Date on Master's Thesis/Doctoral Dissertation

5-2020

Document Type

Master's Thesis

Degree Name

M. Eng.

Department

Chemical Engineering

Degree Program

JB Speed School of Engineering

Committee Chair

Willing, Gerold

Committee Member

Ghorbanian, Mahyar

Committee Member

Rockaway, Thomas

Author's Keywords

Selenium Speciation; IC-ICP-MS; HG-ICP-AES; WFGD Process Water; Selenite; Selenate

Abstract

During coal-fired electric power production, coal bound elemental selenium is released into the gas phase and oxidized to selenite and selenate in the wet flue gas desulfurization (WFGD) unit. Selenite and selenate solubilize in the WFGD process water. A process water system at a coal fired power plant contributes to environmental regulation compliance by removing the selenium species from WFGD process water. A selenium speciation method was developed for the purpose of better monitoring the selenium species present in the “treated” process water and to aid the process water system in meeting compliance with the Environmental Protection Agency’s Effluent Limitation Guidelines (ELG). The two species, selenite and selenate are removed from the process water through different mechanisms.

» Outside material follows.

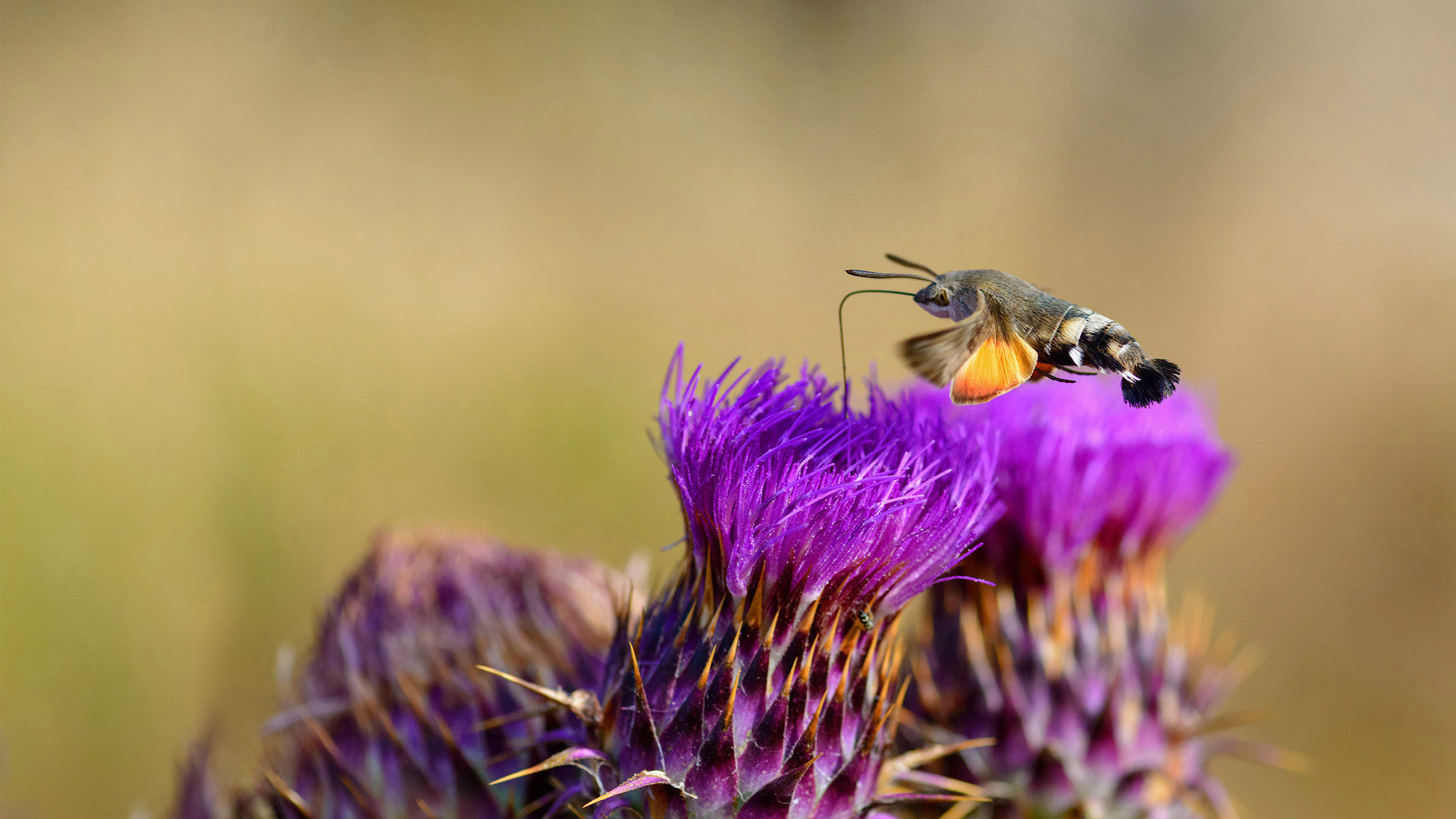 一只正在吸食花蜜的蜂鸟鹰蛾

Two methods for determining the concentration of the selenium species, selenite and selenate, in coal-fired power plant WFGD process water were developed utilizing Ion Chromatography Inductively Coupled Plasma Mass Spectroscopy (IC-ICP-MS) and Hydride Generation Inductively Coupled Plasma Atomic Emission Spectroscopy (HG-ICP-AES) equipment. WFGD process water from three coal fired plants with wet limestone, forced oxidation WFGD units were separated and quantified.

The IC-ICP-MS selenium speciation method separated the selenite and selenate in the IC and quantified each species in the ICP-MS. For WFGD process water effluent samples with a 10x dilution, the average percent selenite was 48.9%, the average percent selenate was 55.8%, and the average percent total inorganic selenium recovery was 104.7%.

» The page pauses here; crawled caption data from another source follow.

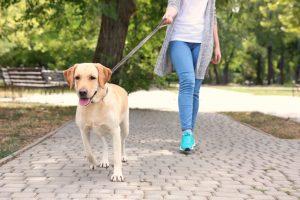 taking pet outside for exercise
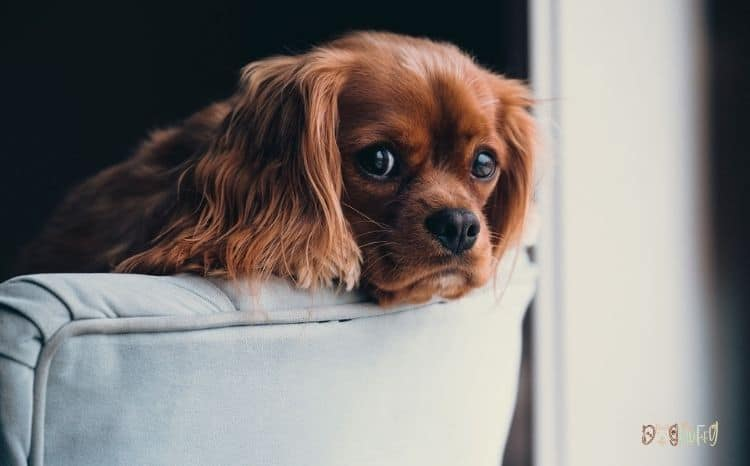 Dog Cope With Relocation internal image
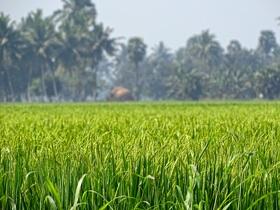 rice-grass-741546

The HG-ICP-AES fractionation method quantified selenium by forming a volatile hydride in the HG and quantified the result in the ICP-AES. The samples required the reduction of selenate to selenite in 10 M HCl with one hour of reduction time. The mock samples and WFGD process water sample overreported the amount of total inorganic selenium present in the sample by approximately 30%.

Going forward the IC-ICP-MS method can be improved to separate and quantify other selenium species that might be present in WFGD process water. The HG-ICP-AES method is limited to determining the concentration of selenite and selenate, however, can still be useful for process water systems that only deal with selenite and selenate removal.